WHAT THE TASK REQUIRES |
Copy everything from the start of the records down to the line containing "right=208, bottom=122] →", and include that line.
+++ SUPPLIED MATERIAL +++
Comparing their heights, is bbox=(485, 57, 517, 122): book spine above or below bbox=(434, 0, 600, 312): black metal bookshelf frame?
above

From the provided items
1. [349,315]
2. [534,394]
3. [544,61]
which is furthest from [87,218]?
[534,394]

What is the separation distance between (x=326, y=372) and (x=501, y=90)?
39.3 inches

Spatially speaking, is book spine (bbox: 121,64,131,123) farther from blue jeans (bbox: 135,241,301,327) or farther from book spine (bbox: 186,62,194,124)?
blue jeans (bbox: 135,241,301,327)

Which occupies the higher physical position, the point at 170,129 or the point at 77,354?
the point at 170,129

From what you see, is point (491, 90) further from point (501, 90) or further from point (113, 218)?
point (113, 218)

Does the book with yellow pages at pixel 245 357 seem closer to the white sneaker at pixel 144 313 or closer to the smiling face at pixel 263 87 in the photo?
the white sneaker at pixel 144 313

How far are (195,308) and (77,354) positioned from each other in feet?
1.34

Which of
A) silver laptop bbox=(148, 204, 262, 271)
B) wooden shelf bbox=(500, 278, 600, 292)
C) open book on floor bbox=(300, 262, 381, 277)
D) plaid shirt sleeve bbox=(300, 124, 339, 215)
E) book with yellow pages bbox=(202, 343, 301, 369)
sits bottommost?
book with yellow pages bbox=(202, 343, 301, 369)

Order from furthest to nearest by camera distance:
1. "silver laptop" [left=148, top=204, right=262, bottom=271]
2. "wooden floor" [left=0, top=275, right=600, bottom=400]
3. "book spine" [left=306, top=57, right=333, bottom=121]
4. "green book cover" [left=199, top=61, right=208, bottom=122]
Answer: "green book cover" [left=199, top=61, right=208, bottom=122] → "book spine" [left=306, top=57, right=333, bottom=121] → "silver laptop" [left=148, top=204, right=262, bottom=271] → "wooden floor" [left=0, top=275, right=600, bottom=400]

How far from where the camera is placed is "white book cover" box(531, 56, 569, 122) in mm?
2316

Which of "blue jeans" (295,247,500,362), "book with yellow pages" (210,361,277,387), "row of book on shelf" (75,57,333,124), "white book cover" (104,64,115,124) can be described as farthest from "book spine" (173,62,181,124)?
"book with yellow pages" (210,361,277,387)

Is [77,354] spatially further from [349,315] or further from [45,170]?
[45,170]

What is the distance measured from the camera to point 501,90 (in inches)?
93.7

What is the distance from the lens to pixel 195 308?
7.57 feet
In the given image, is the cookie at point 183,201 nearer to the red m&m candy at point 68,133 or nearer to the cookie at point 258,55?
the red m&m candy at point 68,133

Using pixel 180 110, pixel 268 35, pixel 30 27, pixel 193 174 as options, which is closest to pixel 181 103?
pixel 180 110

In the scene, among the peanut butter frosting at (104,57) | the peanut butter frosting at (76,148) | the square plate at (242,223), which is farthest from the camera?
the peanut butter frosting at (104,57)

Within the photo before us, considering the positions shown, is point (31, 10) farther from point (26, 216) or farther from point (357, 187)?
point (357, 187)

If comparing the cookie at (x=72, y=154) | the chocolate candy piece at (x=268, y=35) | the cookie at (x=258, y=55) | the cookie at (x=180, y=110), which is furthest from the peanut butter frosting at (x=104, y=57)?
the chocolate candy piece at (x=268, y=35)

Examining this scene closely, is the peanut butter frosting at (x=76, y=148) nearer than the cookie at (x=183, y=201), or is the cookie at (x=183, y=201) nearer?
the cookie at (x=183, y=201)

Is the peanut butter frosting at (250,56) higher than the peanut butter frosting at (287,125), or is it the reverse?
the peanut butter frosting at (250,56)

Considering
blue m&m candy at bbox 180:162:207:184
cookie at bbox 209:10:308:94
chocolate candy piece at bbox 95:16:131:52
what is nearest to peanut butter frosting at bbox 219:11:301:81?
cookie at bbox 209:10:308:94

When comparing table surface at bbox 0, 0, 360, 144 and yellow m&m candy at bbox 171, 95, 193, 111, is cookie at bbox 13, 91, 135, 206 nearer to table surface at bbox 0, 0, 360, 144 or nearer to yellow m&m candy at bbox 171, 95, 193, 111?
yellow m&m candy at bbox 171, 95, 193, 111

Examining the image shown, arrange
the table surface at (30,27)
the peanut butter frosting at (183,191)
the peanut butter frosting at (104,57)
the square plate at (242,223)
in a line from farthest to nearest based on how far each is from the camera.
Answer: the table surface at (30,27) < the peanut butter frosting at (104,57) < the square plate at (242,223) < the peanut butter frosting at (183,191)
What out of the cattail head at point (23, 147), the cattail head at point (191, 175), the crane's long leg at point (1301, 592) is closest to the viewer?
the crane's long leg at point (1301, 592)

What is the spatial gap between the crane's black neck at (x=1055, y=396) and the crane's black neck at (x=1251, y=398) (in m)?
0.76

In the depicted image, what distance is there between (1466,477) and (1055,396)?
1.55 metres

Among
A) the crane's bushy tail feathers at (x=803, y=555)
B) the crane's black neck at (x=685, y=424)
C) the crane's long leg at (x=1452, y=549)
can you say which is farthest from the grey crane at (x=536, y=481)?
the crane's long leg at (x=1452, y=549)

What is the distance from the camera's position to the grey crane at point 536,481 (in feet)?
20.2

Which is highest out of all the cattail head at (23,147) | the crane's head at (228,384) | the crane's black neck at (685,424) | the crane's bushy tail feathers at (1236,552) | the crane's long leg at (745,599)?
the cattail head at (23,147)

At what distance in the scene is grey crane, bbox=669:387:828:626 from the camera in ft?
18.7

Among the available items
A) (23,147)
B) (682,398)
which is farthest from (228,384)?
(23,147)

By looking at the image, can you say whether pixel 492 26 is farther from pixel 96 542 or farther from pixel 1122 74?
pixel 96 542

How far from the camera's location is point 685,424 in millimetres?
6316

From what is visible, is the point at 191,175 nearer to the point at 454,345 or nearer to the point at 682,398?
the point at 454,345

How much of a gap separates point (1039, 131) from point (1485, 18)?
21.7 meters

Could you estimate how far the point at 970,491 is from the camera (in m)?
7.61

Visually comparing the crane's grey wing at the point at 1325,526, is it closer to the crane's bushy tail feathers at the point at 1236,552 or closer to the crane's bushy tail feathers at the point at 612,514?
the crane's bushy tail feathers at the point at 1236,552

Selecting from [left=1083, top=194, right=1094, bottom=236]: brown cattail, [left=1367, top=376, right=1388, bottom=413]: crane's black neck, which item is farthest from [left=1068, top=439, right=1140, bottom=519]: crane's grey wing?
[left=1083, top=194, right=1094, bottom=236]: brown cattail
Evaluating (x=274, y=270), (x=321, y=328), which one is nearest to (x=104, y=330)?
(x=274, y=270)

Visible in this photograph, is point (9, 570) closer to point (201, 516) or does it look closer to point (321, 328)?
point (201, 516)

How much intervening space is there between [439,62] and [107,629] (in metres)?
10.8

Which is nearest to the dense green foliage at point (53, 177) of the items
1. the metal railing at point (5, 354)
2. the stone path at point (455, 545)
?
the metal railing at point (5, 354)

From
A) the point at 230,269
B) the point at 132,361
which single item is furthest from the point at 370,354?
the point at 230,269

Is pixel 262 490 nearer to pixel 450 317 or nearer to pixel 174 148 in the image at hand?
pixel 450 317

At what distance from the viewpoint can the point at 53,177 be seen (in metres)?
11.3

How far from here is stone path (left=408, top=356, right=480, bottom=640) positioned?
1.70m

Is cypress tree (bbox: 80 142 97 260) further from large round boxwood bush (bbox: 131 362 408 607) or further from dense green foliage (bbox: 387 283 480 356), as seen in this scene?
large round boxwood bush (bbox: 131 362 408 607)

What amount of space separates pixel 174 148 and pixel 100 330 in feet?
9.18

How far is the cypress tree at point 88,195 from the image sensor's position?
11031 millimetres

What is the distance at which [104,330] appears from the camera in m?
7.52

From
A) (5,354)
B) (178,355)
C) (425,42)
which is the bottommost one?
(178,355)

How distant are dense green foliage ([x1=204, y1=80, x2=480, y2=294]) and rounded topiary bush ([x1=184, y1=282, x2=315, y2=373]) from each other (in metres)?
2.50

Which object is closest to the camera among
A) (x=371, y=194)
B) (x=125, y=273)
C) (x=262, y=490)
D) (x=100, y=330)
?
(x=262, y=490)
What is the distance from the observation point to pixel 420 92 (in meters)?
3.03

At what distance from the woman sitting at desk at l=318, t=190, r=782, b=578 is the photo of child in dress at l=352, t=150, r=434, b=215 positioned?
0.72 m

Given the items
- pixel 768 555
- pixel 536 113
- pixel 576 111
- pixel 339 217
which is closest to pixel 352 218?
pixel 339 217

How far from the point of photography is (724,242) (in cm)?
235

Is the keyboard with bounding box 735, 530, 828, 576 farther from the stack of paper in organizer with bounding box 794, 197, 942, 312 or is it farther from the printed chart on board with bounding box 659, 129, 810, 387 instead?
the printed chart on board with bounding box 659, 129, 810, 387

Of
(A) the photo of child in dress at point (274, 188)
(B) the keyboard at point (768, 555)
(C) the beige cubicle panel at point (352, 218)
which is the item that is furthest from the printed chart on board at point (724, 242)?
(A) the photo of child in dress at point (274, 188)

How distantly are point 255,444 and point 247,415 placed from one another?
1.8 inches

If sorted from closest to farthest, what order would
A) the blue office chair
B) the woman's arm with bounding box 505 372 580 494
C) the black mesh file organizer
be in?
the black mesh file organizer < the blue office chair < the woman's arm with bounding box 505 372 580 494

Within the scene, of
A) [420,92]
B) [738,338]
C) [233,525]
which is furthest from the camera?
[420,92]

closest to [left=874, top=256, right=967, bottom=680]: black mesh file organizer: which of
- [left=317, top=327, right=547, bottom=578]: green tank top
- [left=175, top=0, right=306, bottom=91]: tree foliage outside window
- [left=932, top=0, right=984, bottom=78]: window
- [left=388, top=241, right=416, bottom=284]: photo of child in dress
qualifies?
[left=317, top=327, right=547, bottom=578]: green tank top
+++
TASK OUTPUT |
Comparing their heights, is bbox=(485, 57, 517, 122): book spine above or below bbox=(434, 0, 600, 312): black metal bookshelf frame?
above

From the provided items
1. [349,315]
2. [534,394]
3. [544,61]
which is furthest from [87,218]?
[534,394]

What is the separation distance between (x=326, y=372) and (x=501, y=90)?
39.3 inches

Spatially speaking, is book spine (bbox: 121,64,131,123) farther from blue jeans (bbox: 135,241,301,327) or farther from book spine (bbox: 186,62,194,124)?
blue jeans (bbox: 135,241,301,327)

Which occupies the higher physical position, the point at 170,129 or the point at 77,354?
the point at 170,129

From what you see, is point (491, 90) further from point (501, 90) or further from point (113, 218)?
point (113, 218)

Does the book with yellow pages at pixel 245 357 seem closer to the white sneaker at pixel 144 313 or closer to the smiling face at pixel 263 87 in the photo?
the white sneaker at pixel 144 313

How far are (195,308) and (77,354) positioned from each other in feet?
1.34

Which of
A) silver laptop bbox=(148, 204, 262, 271)
B) wooden shelf bbox=(500, 278, 600, 292)
C) open book on floor bbox=(300, 262, 381, 277)
D) plaid shirt sleeve bbox=(300, 124, 339, 215)
E) book with yellow pages bbox=(202, 343, 301, 369)
sits bottommost?
book with yellow pages bbox=(202, 343, 301, 369)

Order from furthest to nearest by camera distance:
1. "silver laptop" [left=148, top=204, right=262, bottom=271]
2. "wooden floor" [left=0, top=275, right=600, bottom=400]
3. "book spine" [left=306, top=57, right=333, bottom=121]
4. "green book cover" [left=199, top=61, right=208, bottom=122]
Answer: "green book cover" [left=199, top=61, right=208, bottom=122] → "book spine" [left=306, top=57, right=333, bottom=121] → "silver laptop" [left=148, top=204, right=262, bottom=271] → "wooden floor" [left=0, top=275, right=600, bottom=400]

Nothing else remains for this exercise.